Task directions:
Return every line from the records below that has the word "maine".

Collected data:
━━━━━━━━

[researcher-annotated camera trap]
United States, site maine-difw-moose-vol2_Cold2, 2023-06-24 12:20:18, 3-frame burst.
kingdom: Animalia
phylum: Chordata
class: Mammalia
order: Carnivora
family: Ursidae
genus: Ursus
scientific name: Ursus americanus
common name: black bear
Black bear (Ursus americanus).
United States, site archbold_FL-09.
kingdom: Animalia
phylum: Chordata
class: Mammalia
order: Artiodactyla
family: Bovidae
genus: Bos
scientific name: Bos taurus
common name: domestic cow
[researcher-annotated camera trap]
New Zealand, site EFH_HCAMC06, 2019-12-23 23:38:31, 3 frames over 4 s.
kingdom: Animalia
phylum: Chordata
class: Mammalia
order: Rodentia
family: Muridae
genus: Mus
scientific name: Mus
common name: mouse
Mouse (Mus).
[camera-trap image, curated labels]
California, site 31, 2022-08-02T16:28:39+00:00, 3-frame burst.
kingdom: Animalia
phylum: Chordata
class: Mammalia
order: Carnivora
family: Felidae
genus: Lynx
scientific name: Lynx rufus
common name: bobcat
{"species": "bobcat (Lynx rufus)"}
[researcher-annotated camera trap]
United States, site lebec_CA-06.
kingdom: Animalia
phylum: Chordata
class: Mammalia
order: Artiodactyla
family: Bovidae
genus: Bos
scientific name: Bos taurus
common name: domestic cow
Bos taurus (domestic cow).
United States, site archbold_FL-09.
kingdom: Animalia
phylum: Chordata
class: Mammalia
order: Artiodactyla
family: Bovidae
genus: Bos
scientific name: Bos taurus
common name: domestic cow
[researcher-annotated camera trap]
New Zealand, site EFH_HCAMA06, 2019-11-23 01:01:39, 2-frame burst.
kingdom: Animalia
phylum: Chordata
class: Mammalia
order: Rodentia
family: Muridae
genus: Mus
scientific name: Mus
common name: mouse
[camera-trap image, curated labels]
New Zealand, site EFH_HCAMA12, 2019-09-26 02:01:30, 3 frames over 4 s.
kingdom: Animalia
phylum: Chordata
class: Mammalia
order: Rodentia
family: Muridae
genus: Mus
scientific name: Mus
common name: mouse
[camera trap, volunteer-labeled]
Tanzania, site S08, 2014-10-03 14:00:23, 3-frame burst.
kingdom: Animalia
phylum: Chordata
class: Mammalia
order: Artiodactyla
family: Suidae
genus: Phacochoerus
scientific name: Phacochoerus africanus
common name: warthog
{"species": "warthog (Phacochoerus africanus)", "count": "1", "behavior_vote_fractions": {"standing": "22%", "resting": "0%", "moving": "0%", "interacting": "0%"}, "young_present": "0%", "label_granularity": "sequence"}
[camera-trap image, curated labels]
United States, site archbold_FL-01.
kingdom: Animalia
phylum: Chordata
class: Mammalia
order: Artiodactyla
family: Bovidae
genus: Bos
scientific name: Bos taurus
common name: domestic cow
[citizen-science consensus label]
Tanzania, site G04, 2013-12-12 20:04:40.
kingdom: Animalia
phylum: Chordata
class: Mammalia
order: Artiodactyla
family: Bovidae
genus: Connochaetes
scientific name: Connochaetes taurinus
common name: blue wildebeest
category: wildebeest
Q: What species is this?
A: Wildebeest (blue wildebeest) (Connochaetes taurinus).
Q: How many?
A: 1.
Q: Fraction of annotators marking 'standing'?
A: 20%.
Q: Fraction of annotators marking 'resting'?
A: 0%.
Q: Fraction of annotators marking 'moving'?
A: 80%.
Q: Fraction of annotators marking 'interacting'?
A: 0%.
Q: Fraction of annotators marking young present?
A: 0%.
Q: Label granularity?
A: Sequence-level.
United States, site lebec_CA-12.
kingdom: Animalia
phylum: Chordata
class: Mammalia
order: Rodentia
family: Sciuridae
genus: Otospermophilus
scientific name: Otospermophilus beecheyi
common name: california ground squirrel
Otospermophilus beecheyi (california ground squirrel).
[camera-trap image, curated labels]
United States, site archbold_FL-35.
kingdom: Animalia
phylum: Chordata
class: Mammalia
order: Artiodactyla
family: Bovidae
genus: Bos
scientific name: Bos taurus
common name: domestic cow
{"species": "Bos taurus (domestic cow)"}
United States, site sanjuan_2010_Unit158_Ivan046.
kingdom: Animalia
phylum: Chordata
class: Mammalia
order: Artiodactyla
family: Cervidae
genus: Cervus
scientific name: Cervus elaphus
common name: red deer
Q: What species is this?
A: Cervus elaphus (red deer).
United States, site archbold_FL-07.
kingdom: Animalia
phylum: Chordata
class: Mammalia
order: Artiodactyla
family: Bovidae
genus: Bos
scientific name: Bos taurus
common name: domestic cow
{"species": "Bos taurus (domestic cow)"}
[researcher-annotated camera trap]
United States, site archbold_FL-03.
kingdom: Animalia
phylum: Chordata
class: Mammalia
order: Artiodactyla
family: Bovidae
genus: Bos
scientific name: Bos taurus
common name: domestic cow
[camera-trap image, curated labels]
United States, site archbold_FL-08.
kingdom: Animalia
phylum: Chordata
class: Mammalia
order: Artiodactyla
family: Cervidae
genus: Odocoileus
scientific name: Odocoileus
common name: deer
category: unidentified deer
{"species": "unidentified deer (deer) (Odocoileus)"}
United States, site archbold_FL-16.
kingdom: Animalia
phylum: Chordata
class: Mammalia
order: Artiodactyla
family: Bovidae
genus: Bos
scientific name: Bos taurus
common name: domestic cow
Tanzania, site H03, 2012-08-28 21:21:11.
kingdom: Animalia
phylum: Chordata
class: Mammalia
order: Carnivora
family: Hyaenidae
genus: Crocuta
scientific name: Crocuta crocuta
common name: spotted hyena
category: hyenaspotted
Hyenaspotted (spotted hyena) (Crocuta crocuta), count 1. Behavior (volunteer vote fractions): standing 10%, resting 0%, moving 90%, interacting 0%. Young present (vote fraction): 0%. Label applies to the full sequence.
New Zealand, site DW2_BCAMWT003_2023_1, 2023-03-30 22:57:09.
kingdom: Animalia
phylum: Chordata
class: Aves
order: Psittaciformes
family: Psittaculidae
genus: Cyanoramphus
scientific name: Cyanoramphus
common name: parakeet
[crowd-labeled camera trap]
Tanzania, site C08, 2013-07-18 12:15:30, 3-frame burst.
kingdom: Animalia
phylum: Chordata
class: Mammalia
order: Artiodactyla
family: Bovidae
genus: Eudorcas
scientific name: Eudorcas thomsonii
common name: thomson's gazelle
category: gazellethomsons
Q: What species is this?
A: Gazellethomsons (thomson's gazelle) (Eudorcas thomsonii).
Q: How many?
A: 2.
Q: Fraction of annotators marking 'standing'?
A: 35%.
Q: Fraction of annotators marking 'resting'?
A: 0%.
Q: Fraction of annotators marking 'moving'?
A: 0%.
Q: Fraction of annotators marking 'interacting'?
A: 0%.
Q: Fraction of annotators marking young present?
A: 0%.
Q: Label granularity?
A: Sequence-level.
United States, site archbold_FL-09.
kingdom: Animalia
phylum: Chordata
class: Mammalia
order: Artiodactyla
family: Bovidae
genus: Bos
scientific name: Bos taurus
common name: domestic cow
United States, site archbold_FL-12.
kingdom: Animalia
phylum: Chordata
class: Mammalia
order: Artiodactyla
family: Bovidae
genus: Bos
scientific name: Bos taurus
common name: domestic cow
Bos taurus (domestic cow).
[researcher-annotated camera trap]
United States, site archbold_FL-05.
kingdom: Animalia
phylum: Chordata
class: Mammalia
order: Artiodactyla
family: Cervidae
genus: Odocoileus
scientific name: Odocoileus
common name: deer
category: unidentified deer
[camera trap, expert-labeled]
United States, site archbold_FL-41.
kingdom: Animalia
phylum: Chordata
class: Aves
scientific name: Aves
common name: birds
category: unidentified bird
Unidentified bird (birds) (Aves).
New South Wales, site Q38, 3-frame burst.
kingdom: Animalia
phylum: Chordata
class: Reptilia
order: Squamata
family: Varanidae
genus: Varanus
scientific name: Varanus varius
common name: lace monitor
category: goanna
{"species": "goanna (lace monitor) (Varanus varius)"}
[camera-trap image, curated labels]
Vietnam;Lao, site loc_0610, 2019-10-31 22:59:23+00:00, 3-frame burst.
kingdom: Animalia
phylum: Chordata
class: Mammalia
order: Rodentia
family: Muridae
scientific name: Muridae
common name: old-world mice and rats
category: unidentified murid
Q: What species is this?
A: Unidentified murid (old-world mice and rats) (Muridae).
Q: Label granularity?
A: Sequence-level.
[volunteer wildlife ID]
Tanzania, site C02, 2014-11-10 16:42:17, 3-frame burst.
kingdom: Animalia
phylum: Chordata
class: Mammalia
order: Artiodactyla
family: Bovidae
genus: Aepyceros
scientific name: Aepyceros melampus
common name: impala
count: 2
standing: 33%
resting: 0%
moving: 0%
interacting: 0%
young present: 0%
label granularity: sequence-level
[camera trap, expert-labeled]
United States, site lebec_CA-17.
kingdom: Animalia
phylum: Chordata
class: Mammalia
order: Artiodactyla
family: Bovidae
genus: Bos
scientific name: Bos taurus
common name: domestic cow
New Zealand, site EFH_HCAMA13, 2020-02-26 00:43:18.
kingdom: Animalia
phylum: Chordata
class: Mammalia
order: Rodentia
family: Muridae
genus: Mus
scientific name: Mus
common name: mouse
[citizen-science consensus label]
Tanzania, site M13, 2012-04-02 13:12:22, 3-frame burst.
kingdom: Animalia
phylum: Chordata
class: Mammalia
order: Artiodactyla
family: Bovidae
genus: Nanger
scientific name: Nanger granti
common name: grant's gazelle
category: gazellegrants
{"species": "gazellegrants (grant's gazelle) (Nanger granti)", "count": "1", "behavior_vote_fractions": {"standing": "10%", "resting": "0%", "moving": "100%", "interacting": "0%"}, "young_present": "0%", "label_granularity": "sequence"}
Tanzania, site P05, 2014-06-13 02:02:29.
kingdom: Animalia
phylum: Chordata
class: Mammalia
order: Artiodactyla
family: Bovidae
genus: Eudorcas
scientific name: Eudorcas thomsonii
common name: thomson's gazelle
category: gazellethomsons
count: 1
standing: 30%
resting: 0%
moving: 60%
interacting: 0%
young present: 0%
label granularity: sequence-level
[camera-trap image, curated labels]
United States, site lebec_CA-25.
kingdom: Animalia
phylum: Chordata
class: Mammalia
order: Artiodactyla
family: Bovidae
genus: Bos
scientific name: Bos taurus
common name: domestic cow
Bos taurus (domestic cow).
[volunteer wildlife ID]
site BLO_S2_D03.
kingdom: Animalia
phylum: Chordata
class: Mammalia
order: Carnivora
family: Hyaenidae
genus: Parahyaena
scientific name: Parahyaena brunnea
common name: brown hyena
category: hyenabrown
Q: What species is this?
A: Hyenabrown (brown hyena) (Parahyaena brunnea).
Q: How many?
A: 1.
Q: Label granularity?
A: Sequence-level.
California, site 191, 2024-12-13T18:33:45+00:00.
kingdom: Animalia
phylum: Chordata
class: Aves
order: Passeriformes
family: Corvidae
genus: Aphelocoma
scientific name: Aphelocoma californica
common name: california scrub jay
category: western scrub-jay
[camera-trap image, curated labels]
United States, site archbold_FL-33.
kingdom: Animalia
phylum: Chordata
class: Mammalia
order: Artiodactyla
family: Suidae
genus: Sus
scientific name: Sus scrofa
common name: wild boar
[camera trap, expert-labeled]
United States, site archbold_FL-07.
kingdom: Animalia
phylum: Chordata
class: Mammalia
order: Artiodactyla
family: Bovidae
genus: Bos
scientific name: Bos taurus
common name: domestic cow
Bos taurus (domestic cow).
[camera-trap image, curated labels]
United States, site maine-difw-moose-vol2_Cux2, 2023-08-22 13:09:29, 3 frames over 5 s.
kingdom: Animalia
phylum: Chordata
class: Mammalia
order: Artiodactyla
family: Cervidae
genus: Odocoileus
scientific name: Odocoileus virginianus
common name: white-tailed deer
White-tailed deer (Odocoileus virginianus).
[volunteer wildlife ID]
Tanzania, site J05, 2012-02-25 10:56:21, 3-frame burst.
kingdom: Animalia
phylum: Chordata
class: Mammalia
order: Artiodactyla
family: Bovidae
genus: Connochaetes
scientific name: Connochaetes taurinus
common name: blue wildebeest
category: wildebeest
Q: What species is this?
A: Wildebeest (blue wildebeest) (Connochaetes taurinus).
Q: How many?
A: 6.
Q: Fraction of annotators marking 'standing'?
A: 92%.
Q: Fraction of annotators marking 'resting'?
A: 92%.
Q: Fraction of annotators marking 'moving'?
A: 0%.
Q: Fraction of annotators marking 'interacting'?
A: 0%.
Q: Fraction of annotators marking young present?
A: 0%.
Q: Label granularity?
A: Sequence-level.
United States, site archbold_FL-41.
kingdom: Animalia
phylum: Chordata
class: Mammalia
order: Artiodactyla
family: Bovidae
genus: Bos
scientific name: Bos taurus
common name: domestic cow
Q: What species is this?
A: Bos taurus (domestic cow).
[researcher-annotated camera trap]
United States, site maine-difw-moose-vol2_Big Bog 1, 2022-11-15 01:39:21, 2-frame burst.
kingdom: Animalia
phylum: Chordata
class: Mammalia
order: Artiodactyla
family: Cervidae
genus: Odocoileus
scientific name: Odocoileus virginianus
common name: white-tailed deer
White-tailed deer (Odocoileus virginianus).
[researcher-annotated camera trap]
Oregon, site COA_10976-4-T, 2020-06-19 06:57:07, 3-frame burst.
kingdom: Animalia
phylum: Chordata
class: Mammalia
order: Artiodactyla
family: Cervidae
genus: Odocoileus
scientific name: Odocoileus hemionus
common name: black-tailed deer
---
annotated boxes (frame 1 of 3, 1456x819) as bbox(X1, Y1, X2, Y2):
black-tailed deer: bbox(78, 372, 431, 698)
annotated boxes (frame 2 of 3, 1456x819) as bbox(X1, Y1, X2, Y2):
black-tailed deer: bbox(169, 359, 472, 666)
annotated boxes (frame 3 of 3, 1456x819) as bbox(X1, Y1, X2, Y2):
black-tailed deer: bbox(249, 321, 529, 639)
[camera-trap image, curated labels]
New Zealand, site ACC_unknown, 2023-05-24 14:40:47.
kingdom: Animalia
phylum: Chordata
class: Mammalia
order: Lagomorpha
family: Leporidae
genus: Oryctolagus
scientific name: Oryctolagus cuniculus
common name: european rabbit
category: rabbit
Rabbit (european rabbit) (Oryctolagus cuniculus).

━━━━━━━━

Reply:
United States, site maine-difw-moose-vol2_Cold2, 2023-06-24 12:20:18, 3-frame burst.
United States, site maine-difw-moose-vol2_Cux2, 2023-08-22 13:09:29, 3 frames over 5 s.
United States, site maine-difw-moose-vol2_Big Bog 1, 2022-11-15 01:39:21, 2-frame burst.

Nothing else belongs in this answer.